─── Entries provided
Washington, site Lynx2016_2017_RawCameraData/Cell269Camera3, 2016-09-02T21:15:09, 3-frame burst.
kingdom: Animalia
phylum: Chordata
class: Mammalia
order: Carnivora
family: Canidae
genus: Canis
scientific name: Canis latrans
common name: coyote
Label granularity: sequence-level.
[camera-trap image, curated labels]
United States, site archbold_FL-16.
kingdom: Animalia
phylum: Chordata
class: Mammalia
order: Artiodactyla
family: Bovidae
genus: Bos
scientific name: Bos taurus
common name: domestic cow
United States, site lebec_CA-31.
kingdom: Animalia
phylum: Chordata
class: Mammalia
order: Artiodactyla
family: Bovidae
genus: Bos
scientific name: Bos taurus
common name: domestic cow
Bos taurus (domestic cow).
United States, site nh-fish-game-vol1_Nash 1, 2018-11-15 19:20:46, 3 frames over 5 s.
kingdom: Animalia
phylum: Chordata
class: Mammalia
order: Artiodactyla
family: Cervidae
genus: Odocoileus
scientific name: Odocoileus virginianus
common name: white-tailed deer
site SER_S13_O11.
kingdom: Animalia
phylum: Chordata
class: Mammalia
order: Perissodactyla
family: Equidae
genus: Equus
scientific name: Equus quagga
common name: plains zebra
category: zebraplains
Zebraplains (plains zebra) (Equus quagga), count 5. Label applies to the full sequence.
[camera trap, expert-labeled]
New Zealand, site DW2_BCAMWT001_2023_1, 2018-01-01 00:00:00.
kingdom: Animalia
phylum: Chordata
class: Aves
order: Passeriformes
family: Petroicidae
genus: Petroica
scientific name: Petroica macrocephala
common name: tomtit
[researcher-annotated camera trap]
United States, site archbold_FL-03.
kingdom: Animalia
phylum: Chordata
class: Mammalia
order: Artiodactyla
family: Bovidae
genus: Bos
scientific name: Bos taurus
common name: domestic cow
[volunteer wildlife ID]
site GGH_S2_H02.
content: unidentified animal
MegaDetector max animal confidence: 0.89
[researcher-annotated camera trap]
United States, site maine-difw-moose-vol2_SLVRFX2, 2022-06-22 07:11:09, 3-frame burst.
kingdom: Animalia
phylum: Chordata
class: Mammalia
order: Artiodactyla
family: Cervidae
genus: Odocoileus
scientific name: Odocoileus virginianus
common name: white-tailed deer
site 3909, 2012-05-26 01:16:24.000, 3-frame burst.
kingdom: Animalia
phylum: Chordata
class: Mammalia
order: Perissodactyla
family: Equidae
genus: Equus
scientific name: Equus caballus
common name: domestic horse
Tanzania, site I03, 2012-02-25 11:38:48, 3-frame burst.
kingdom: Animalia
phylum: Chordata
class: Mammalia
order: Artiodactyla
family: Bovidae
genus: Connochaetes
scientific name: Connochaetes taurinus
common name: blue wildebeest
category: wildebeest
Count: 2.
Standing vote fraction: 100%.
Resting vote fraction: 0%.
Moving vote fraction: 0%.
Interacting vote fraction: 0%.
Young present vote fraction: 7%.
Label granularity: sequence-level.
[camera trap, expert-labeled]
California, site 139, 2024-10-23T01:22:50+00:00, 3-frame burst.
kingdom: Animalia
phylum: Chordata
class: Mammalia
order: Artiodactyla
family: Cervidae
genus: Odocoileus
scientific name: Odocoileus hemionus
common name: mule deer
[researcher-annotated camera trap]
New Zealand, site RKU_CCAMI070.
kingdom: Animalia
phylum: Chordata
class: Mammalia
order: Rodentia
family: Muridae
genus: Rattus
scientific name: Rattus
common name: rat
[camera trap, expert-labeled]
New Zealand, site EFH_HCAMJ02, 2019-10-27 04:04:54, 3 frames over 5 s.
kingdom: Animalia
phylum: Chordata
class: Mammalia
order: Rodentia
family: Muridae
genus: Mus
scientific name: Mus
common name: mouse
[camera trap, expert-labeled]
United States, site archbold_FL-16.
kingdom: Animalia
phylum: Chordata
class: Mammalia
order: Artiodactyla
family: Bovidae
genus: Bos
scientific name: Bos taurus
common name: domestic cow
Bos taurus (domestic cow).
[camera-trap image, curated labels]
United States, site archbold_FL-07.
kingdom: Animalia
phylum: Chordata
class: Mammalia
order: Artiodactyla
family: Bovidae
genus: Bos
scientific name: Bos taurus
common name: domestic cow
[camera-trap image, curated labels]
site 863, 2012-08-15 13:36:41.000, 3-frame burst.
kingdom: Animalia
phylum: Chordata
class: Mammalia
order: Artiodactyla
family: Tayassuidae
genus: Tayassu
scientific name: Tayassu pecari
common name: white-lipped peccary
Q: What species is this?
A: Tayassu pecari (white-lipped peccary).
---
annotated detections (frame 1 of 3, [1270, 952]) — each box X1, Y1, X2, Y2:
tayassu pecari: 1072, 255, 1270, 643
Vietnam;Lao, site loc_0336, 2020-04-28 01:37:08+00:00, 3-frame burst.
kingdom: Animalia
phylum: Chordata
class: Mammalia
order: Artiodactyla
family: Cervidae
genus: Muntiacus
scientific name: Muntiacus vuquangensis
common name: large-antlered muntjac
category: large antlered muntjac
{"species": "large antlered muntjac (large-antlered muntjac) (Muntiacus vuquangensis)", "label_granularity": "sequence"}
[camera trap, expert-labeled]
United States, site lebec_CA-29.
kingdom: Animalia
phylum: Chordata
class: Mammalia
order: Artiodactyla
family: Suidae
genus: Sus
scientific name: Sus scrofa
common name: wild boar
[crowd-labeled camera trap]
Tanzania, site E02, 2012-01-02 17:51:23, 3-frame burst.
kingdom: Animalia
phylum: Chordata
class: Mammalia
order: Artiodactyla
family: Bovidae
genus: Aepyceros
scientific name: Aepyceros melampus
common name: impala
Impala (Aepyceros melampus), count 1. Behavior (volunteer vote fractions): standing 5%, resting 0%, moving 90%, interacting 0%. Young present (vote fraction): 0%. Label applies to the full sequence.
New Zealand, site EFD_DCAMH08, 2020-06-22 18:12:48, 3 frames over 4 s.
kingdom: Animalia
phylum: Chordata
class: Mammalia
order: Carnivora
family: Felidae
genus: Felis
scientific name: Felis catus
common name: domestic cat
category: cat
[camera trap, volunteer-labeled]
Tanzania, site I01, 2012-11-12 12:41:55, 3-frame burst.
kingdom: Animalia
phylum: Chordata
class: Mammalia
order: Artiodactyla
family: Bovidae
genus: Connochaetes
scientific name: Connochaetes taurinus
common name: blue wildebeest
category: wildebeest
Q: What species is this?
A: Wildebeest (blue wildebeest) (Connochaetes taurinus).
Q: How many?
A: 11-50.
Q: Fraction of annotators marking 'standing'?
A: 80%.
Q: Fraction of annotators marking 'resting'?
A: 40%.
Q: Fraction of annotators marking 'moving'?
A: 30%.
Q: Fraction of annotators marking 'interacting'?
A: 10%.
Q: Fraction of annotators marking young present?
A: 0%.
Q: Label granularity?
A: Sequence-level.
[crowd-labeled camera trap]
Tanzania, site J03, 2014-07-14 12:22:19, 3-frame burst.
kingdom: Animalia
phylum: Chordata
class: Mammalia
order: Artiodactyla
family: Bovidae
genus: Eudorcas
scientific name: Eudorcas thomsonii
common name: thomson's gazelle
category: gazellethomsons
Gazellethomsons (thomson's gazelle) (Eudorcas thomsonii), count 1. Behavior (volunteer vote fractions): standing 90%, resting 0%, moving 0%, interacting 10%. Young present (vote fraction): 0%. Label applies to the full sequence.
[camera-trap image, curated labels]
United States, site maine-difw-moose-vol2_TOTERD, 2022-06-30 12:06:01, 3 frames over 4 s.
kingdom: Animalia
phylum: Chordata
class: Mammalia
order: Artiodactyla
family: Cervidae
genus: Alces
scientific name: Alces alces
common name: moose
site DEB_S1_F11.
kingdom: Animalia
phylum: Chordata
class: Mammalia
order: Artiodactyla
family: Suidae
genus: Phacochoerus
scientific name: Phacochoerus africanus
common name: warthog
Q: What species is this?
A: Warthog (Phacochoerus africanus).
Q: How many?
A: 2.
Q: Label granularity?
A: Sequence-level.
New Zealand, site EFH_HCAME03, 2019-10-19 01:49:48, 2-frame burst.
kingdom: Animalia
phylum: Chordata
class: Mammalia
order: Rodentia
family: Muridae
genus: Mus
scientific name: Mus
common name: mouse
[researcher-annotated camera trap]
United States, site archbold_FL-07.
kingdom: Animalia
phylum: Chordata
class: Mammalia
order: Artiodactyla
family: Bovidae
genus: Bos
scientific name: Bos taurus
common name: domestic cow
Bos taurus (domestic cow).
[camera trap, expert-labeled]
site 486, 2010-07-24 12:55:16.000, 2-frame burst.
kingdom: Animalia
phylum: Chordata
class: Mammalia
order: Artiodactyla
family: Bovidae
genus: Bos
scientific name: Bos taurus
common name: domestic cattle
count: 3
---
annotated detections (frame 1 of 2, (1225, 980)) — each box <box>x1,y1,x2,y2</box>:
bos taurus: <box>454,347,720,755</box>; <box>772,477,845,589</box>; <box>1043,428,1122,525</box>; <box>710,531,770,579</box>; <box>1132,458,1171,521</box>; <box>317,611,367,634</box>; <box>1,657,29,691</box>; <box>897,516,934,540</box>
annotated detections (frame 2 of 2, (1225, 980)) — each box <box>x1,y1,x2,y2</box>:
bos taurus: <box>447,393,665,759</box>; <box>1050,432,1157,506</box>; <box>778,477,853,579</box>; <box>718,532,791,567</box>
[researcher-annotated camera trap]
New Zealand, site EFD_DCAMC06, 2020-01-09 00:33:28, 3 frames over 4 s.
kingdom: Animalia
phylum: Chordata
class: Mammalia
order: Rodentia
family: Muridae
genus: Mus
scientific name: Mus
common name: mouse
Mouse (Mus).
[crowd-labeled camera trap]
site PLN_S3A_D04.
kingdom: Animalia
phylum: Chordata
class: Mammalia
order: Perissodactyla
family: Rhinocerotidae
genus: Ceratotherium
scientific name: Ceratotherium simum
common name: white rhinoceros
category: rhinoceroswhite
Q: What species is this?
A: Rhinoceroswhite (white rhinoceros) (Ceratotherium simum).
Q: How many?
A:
──────
*Your objective*
Show all lines above containing "muntjac".

*Answer section*
common name: large-antlered muntjac
category: large antlered muntjac
{"species": "large antlered muntjac (large-antlered muntjac) (Muntiacus vuquangensis)", "label_granularity": "sequence"}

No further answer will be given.